■ INFORMATION PROVIDED

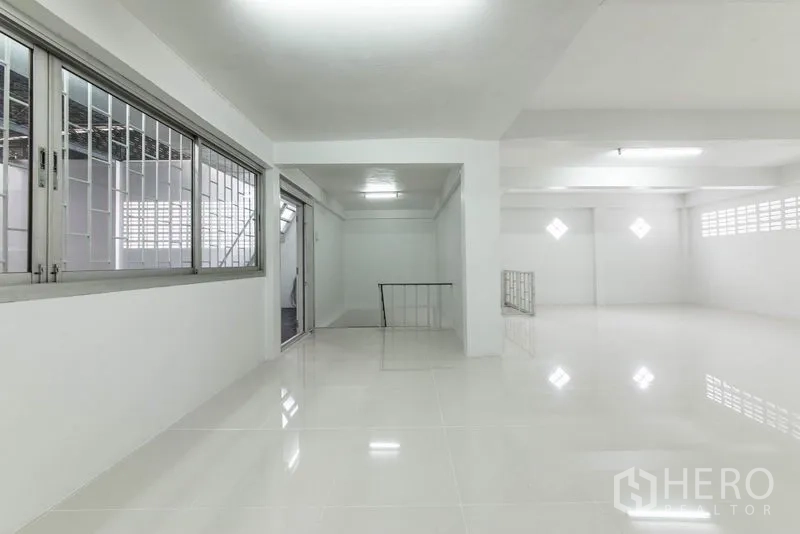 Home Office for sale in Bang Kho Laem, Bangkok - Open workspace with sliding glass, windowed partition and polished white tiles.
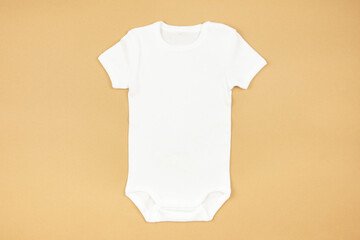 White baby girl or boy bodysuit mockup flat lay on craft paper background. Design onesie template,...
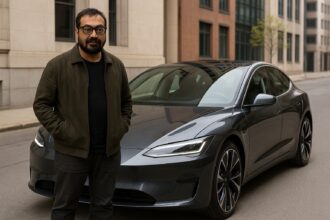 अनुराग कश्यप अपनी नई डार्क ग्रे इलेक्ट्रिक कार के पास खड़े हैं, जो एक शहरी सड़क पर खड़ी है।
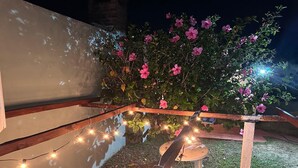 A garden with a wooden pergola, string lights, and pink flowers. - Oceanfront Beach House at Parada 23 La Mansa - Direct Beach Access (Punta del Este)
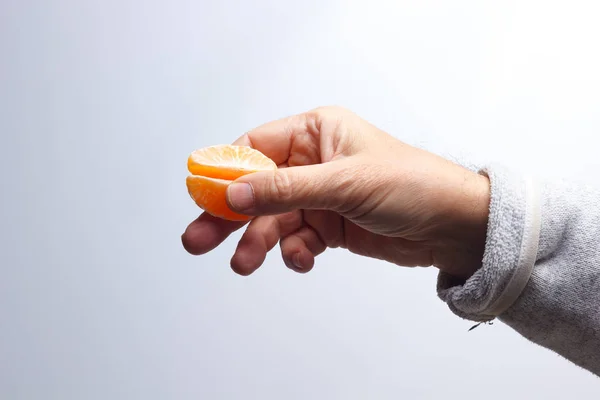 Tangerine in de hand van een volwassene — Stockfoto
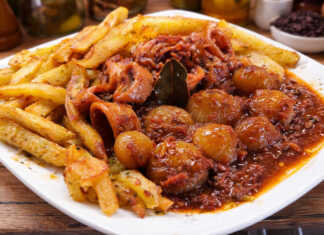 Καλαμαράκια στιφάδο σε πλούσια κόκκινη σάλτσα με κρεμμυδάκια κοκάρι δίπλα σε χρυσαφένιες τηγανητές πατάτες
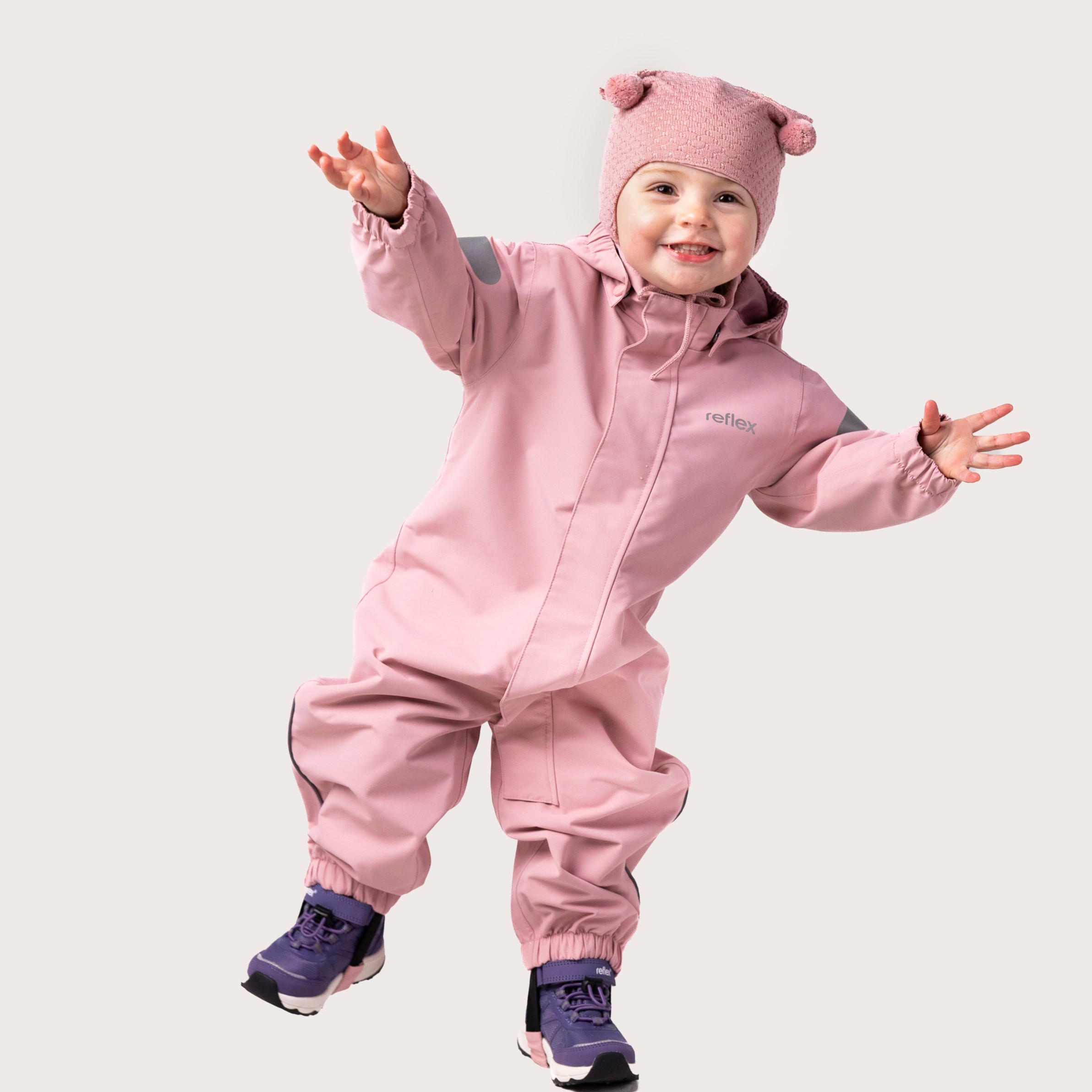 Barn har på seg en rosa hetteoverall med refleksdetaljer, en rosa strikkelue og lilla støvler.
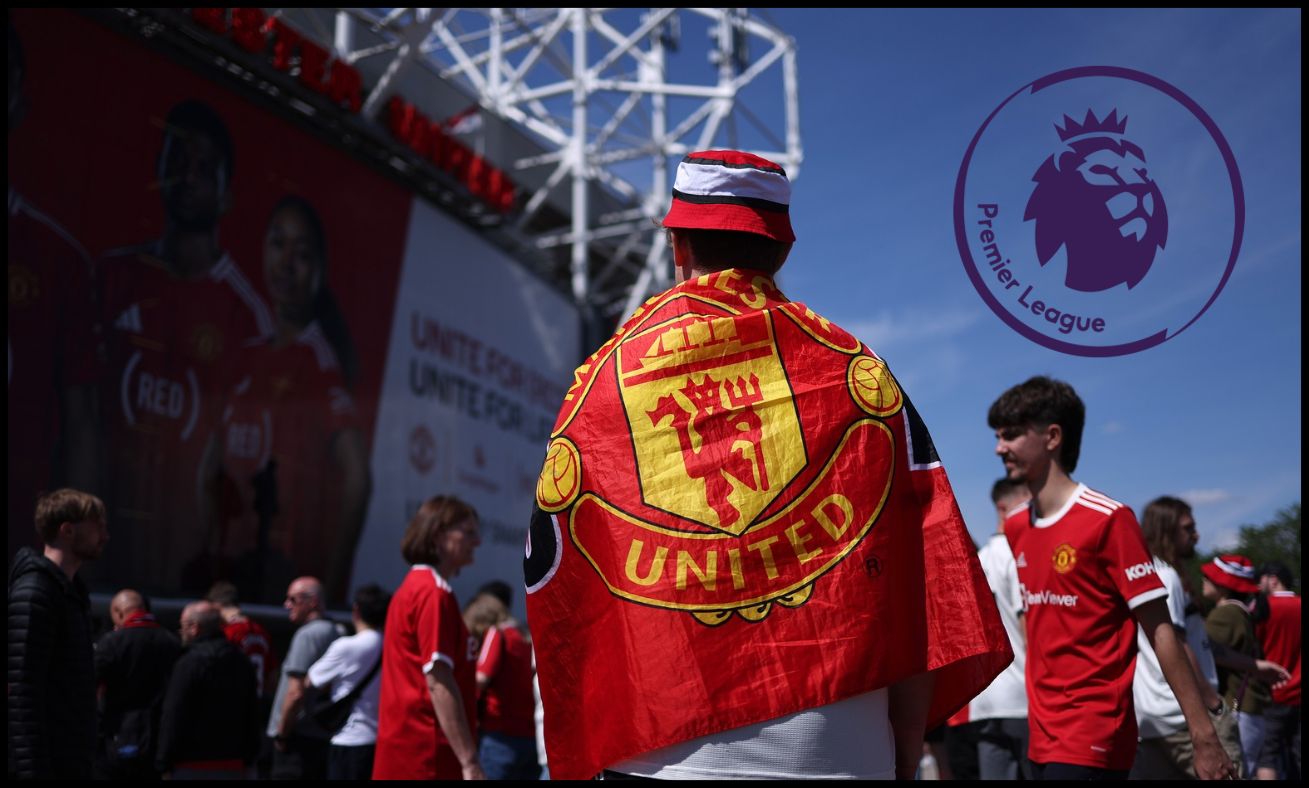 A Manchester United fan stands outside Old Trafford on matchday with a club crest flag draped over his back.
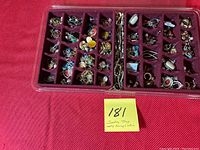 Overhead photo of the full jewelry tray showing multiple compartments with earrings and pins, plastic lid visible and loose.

■ PROBLEM TO SOLVE
Skip the pictures and print each record exactly as it stands.

■ COMPLETED TASK
 Home Office for sale in Bang Kho Laem, Bangkok - Open workspace with sliding glass, windowed partition and polished white tiles.
 White baby girl or boy bodysuit mockup flat lay on craft paper background. Design onesie template,...
 अनुराग कश्यप अपनी नई डार्क ग्रे इलेक्ट्रिक कार के पास खड़े हैं, जो एक शहरी सड़क पर खड़ी है।
 A garden with a wooden pergola, string lights, and pink flowers. - Oceanfront Beach House at Parada 23 La Mansa - Direct Beach Access (Punta del Este)
 Tangerine in de hand van een volwassene — Stockfoto
 Καλαμαράκια στιφάδο σε πλούσια κόκκινη σάλτσα με κρεμμυδάκια κοκάρι δίπλα σε χρυσαφένιες τηγανητές πατάτες
 Barn har på seg en rosa hetteoverall med refleksdetaljer, en rosa strikkelue og lilla støvler.
 A Manchester United fan stands outside Old Trafford on matchday with a club crest flag draped over his back.
 Overhead photo of the full jewelry tray showing multiple compartments with earrings and pins, plastic lid visible and loose.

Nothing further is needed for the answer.